Earlier this month, DIAL published the final report of our Global Digital Ecosystem Study. In talking with tech specialists and representatives of NGOs, donor organizations, mobile network operators, and governments, we gained some great insights into the current state of the ICT4D sector. In an upcoming blog, I will discuss the experience and lessons of this study from an evaluator’s point of view, but for now let’s focus on the study’s key findings: 

If you have been involved in the ICT4D sphere for any length of time, many of these findings should not surprise you.  When DIAL and Genesis Analytics, our partner for this study, shared early findings at MERLTech Jozi in August 2018, many participants noted that it was a comfort to see evidence that they were not the only ones still struggling with these obstacles and shared challenges that have persisted in the ICT4D sector for decades: 

  • Funding does not support proven tech: Most respondents were aware of ample seed or pilot funding but not of funding opportunities to scale, maintain, or adapt existing ICT4D solutions.
  • Open Source Software is valued, but not consistently used: The lack of collective product ownership of OSS has led to lagging quality, nudging people towards choosing proprietary options.
  • Capacity to use digital data and solutions is still low across all stakeholder groups: A participant noted, “Even if we could access that type of data, I’m not sure we have the skills necessary to analyze it.”

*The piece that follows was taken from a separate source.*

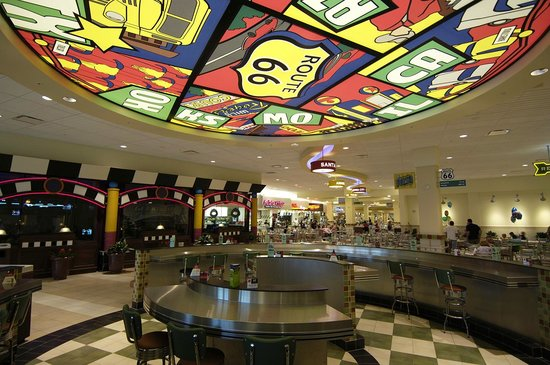 Northpark Mall Food Court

Wayan Vota brings up a critical question in his blog about these findings that we as a sector should explore more deeply with this evidence: “We can and should do better, but how?” I would argue that we are already doing better. While this study showed that ICT4D practitioners still encounter barriers in terms of funding, design, and capacity in their work, in the past year alone, we have seen huge momentum to address them in creative and collaborative ways, both through this study and in our daily work in the digital ecosystem

  • Multiple initiatives are underway to aggregate and demonstrate demand of mobile services for good to spur more collective investments through pooled procurement. USAID’s Center for Digital Development has launched a program to aggregate demand for broadband internet, while DIAL is working on aggregating and demonstrating demand for core mobile services in five countries in sub-Saharan Africa, complementing other work to drive that demand by informing implementers of the capabilities of mobile services for development.  
  • Collaboration among private and public sectors to share mobile data. Through the Big Data for Social Good Advisory initiative, GSMA has catalyzed 20 mobile network operators (MNOs) accounting for over two billion connections in over 100 countries to share data insights with public agencies and NGOs. In Malawi and Uganda, DIAL has facilitated Data Sharing Agreements between MNOs and development actors to allow for real-time, data-driven decision-making.  
  • Donors are getting together to tackle pilotisis and pool procurement. Representatives from ten funding organizations came together in 2018 to create the Principles of Donor alignment for Digital Health to reduce fragmentation and duplication and increase interoperability within and across developing countries. Digital Square is already providing a new forum for donors and implementers in the digital health space to invest together in tech approaches.  
  • Greater recognition of the need for building digital skills and literacy. The World Bank’s Digital Economy for Africa (DE4A) initiative is working with African finance and information and communications technology (ICT) ministers, central bank governors, global tech and telecom giants, local and regional internet platform providers, think tank and thought leaders, digital entrepreneurs, and development actors to build a foundation for new digital entrepreneurship and raise the level of digital literacy and skills across Africa. And the Principles for Digital Development remain well known among ICT4D practitioners and over 150 endorsers and will soon serve as the business standard for integrating best practices for designing, implementing, and evaluating ICT4D interventions. 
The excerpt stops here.